■ **Short exercise**
Copy out each of the items below word for word, keeping every line intact.

■ **Supplied records**

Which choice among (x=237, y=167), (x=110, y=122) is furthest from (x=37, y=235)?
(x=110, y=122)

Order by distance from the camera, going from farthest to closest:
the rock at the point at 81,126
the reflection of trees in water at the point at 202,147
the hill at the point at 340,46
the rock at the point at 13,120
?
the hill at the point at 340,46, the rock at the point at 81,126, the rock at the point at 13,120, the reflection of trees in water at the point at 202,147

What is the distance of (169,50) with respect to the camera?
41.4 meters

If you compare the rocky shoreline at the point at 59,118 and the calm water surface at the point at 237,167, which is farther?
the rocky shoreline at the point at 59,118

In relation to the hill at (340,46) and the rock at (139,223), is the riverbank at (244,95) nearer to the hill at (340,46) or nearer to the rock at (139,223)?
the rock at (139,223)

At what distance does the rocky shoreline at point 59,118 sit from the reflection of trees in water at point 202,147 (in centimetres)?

■ **Solution to this exercise**
Which choice among (x=237, y=167), (x=110, y=122) is furthest from (x=37, y=235)?
(x=110, y=122)

Order by distance from the camera, going from farthest to closest:
the rock at the point at 81,126
the reflection of trees in water at the point at 202,147
the hill at the point at 340,46
the rock at the point at 13,120
?
the hill at the point at 340,46, the rock at the point at 81,126, the rock at the point at 13,120, the reflection of trees in water at the point at 202,147

What is the distance of (169,50) with respect to the camera?
41.4 meters

If you compare the rocky shoreline at the point at 59,118 and the calm water surface at the point at 237,167, which is farther?
the rocky shoreline at the point at 59,118

In relation to the hill at (340,46) and the rock at (139,223), is the riverbank at (244,95) nearer to the hill at (340,46) or nearer to the rock at (139,223)?
the rock at (139,223)

At what distance does the rocky shoreline at point 59,118 sit from the reflection of trees in water at point 202,147 (in centimetres)?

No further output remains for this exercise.